◆ Quoted passage
- Opening Delimiter -
“And the $64 question is ….”

May 5, 2019

James Holzhauer - abc

JAMES HOLZHAUER/ABC photo

I have never watched Jeopardy, and consequently I have no vested interest in how James Holzhauer has run up his record-setting winning streak. I can’t help knowing, however, that there is a kerfuffle over it in which some critics say Holzhauer is ruining the game for others. If I understand the complaint correctly, the issue is that Holzhauer’s success has as much to do with his mastery of the buzzer as it has to do with the breadth of his knowledge. Considering other moral and ethical issues confronting the Republic at the moment, I’m not sure now much urgency to assign to this one.

Joyce Brothers - Denver Post

Dr. JOYCE BROTHERS/Denver Post

The dust-up did remind me, though, of Dr. Joyce Brothers, the psychologist, who was known for the bulk of her career as a television personality and author but who first burst into the public’s consciousness as a contestant on The $64,000 Question. Several of the contestants on that show become instant celebrities. In Joyce Brothers’ case, the immediate interest was in the fact that this young woman was presenting herself as an expert on boxing. I have read that the producers recommended that topic to her, but I don’t know if that is true.
- Closing Delimiter -
◆ Required actions
A: In the post about James Holzhauer and Dr. Joyce Brothers, what topic did Joyce Brothers present herself as an expert on?
B: Repeat everything in the post about James Holzhauer and Dr. Joyce Brothers from "Joyce Brothers - Denver" down to "that is true.".
C: Write what comes next in the post about James Holzhauer and Dr. Joyce Brothers, starting after its last sentence.

Saved data entries:
- Opening Delimiter -
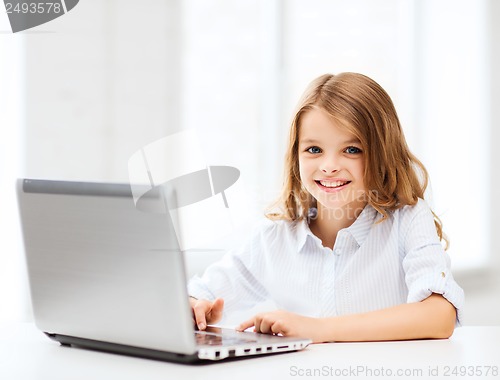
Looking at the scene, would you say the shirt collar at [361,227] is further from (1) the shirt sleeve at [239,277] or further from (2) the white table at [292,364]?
(2) the white table at [292,364]

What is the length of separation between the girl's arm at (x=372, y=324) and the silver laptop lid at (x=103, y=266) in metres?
0.26

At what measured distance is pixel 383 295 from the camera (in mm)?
1616

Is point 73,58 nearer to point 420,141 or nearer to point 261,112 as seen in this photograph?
point 261,112

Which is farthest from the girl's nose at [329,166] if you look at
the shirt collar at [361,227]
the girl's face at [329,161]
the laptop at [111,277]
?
the laptop at [111,277]

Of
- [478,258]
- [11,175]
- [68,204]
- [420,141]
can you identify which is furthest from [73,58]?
[478,258]

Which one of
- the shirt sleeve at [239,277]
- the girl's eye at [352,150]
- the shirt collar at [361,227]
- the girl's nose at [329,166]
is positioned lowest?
the shirt sleeve at [239,277]

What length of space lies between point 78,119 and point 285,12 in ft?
4.12

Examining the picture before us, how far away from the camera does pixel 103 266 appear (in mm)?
1015

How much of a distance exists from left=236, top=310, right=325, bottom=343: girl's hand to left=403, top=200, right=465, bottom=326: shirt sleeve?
25 centimetres

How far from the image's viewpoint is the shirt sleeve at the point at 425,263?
136 cm

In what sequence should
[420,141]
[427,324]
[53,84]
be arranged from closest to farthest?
1. [427,324]
2. [53,84]
3. [420,141]

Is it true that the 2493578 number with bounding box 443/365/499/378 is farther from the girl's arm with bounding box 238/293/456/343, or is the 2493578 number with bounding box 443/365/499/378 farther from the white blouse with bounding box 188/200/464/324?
the white blouse with bounding box 188/200/464/324

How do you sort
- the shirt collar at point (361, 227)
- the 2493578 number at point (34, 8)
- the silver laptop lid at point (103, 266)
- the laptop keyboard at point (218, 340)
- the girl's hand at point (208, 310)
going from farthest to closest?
the 2493578 number at point (34, 8), the shirt collar at point (361, 227), the girl's hand at point (208, 310), the laptop keyboard at point (218, 340), the silver laptop lid at point (103, 266)

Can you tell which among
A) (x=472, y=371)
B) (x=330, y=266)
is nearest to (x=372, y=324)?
(x=472, y=371)
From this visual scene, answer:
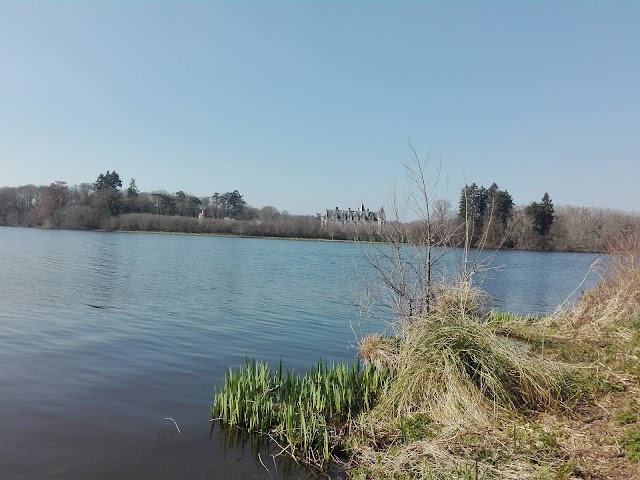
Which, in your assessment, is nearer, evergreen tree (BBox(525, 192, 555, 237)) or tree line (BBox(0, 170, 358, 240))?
evergreen tree (BBox(525, 192, 555, 237))

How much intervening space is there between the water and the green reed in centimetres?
46

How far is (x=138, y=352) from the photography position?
1227cm

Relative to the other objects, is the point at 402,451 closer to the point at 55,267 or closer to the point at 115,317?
the point at 115,317

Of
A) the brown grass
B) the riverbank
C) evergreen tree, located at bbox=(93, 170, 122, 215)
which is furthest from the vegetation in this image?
evergreen tree, located at bbox=(93, 170, 122, 215)

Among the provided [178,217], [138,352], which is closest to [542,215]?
[178,217]

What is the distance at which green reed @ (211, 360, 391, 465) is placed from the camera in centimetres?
654

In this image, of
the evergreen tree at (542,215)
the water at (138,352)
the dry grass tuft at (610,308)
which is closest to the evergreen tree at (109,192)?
the water at (138,352)

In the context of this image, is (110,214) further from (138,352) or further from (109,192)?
(138,352)

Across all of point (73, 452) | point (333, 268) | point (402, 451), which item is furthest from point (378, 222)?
point (333, 268)

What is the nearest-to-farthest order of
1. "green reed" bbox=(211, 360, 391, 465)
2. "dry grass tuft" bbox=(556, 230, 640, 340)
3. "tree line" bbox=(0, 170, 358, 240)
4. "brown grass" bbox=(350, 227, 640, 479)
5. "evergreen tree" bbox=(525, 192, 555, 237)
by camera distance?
"brown grass" bbox=(350, 227, 640, 479) < "green reed" bbox=(211, 360, 391, 465) < "dry grass tuft" bbox=(556, 230, 640, 340) < "evergreen tree" bbox=(525, 192, 555, 237) < "tree line" bbox=(0, 170, 358, 240)

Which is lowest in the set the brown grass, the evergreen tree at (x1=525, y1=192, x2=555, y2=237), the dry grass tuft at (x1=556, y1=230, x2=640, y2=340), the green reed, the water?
the water

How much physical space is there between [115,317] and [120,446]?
10.6 m

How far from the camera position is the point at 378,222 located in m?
12.3

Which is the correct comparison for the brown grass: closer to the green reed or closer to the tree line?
the green reed
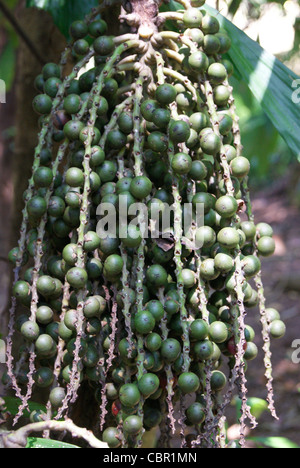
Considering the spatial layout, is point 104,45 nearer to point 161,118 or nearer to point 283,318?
point 161,118

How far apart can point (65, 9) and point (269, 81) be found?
0.62 metres

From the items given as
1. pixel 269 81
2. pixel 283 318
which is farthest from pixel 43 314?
pixel 283 318

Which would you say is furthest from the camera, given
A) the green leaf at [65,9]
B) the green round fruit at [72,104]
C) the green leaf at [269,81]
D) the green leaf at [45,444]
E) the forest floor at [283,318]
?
the forest floor at [283,318]

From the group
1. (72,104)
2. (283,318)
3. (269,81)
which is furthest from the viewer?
(283,318)

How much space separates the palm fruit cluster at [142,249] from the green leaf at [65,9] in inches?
15.7

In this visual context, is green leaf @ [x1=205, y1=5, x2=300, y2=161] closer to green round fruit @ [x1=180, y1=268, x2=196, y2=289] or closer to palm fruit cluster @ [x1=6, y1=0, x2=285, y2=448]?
palm fruit cluster @ [x1=6, y1=0, x2=285, y2=448]

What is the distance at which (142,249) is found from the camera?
0.98 m

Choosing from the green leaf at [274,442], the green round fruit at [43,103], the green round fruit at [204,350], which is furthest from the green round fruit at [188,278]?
the green leaf at [274,442]

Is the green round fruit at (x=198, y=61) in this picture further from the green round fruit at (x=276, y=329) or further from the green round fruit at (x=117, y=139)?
the green round fruit at (x=276, y=329)

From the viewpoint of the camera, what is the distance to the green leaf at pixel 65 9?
4.92 feet

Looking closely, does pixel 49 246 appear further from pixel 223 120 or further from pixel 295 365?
pixel 295 365

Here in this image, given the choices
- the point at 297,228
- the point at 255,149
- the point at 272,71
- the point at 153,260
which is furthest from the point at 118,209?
the point at 297,228

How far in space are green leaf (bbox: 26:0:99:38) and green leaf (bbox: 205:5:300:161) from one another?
1.18ft

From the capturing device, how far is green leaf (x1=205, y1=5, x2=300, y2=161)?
1.20m
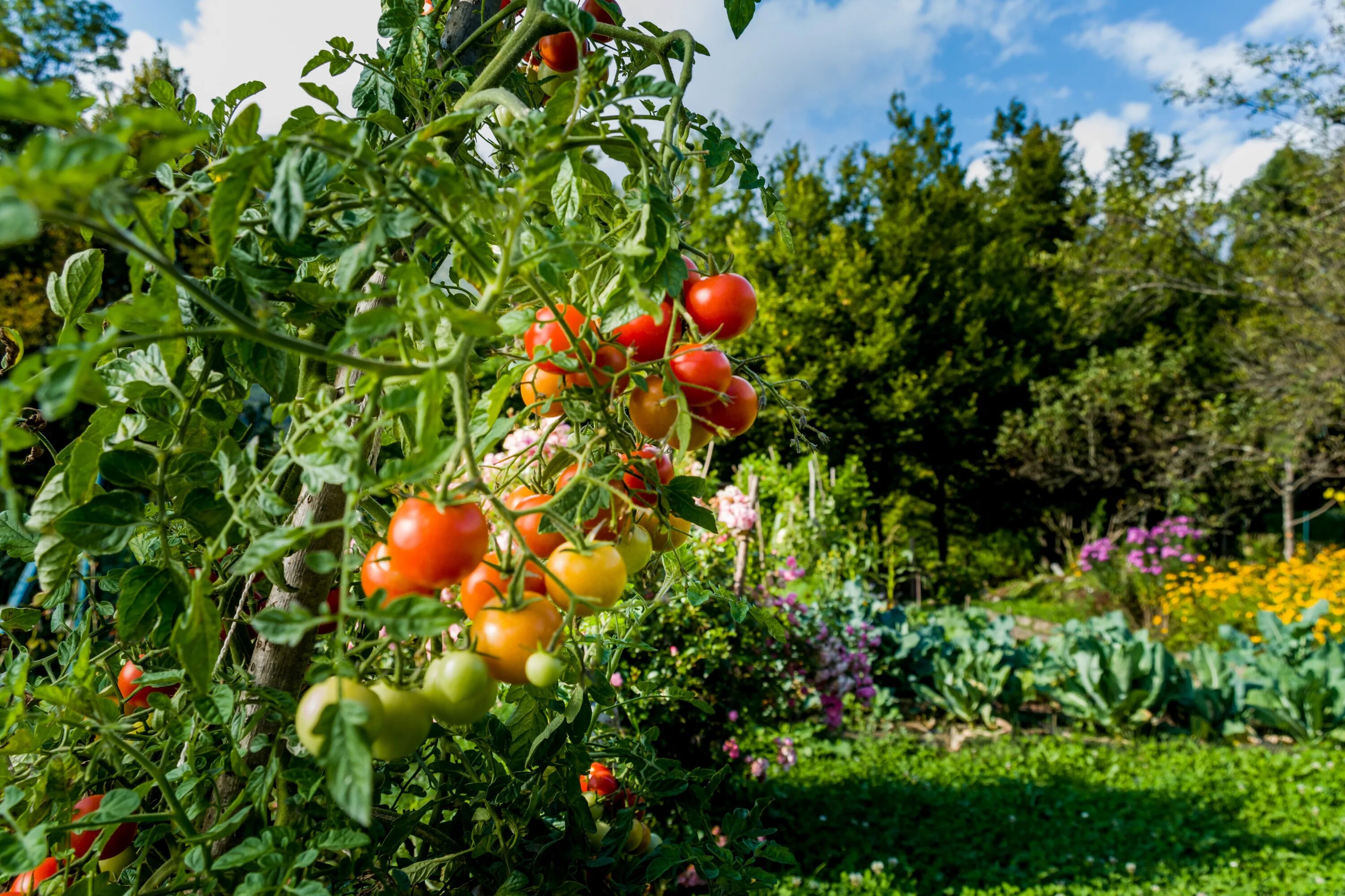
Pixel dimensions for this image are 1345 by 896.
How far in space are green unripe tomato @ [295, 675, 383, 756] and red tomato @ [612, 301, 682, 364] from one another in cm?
28

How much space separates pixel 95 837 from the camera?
651 millimetres

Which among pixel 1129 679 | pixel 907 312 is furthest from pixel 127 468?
pixel 907 312

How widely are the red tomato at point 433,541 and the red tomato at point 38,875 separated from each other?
1.47 feet

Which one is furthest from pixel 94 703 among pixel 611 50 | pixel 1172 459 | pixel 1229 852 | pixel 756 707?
pixel 1172 459

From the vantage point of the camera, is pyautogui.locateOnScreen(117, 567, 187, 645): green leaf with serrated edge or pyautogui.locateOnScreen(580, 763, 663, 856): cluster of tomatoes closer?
pyautogui.locateOnScreen(117, 567, 187, 645): green leaf with serrated edge

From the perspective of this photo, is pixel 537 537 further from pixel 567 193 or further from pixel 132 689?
pixel 132 689

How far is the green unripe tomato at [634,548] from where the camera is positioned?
55 centimetres

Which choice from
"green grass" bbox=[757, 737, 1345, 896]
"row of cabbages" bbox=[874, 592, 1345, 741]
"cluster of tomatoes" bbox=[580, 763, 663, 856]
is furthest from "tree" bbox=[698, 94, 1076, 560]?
"cluster of tomatoes" bbox=[580, 763, 663, 856]

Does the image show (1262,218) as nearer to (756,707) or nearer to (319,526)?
(756,707)

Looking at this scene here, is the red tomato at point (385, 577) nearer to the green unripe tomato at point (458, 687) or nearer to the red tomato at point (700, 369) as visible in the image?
the green unripe tomato at point (458, 687)

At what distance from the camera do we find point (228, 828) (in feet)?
1.71

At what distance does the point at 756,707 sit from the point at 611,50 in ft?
8.84

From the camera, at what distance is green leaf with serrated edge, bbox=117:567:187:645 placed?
1.56 feet

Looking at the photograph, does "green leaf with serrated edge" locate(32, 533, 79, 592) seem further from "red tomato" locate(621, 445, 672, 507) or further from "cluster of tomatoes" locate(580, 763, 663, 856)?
"cluster of tomatoes" locate(580, 763, 663, 856)
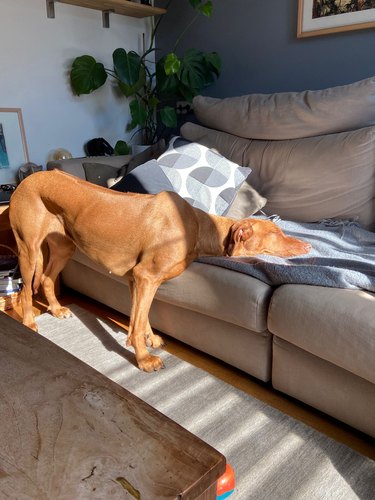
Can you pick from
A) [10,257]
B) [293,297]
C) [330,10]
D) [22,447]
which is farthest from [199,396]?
[330,10]

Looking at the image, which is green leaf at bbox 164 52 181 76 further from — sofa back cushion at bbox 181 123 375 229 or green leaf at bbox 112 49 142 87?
sofa back cushion at bbox 181 123 375 229

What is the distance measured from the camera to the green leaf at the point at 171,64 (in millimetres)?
2789

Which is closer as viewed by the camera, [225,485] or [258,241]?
[225,485]

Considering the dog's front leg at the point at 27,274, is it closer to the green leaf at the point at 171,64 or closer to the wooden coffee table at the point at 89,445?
the wooden coffee table at the point at 89,445

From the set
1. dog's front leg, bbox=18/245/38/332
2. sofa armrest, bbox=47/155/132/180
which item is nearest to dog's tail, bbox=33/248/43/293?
dog's front leg, bbox=18/245/38/332

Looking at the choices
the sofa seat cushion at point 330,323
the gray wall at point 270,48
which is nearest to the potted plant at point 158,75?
the gray wall at point 270,48

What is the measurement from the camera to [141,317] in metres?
1.66

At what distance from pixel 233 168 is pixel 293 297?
1.02m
- Closing Delimiter -
◆ Outputs by task
A: Boxing.

B:
Joyce Brothers - Denver Post

Dr. JOYCE BROTHERS/Denver Post

The dust-up did remind me, though, of Dr. Joyce Brothers, the psychologist, who was known for the bulk of her career as a television personality and author but who first burst into the public’s consciousness as a contestant on The $64,000 Question. Several of the contestants on that show become instant celebrities. In Joyce Brothers’ case, the immediate interest was in the fact that this young woman was presenting herself as an expert on boxing. I have read that the producers recommended that topic to her, but I don’t know if that is true.

C:
Dr. Brothers decided to seek a spot on the show in 1955 in order to shore up her family’s finances while she was caring for her daughter and her husband, Milton, was in a low-paying medical residency. She had quit teaching positions at Columbia University and Hunter College in order to stay home with her child.

Hal March

HAL MARCH/Host of “The 64,000 Question”/TV Guide

Whether she or the producers chose the topic, Dr. Brothers was not historically a boxing aficionado. Apparently a person with a strong will and outstanding capacities for concentration and retention, she memorized dozens of reference books on boxing. As a result, she won the top prize. Two years later, she won the top prize on The $64,000 Challenge in which she was pitted against seven experts on the prize ring.

The $64,000 Question was later mired in scandal as it was revealed that some of the contestants had been fed answers in advance, but Dr. Brothers was not implicated in any such scheme. In fact, it has been reported that the producers tried to derail her progress by throwing obscure questions at her, but she answered them correctly.

Whether Dr. Brothers’ approach was any less in the spirit of the show than Holzhauer’s, I’ll leave to minds more acute than my own.

Phil Baker

PHIL BAKER

Meanwhile, the name of The $64,000 Question obviously derives from the idiomatic expression “The $64 question,” meaning the most important or perplexing question in a given situation. The idiom itself originated on a radio show of the 1940s, Take It or Leave It, on which the top prize was $64—about $925 today—which a person won by answering “the $64 question.” The big prize was paid in 64 silver dollars.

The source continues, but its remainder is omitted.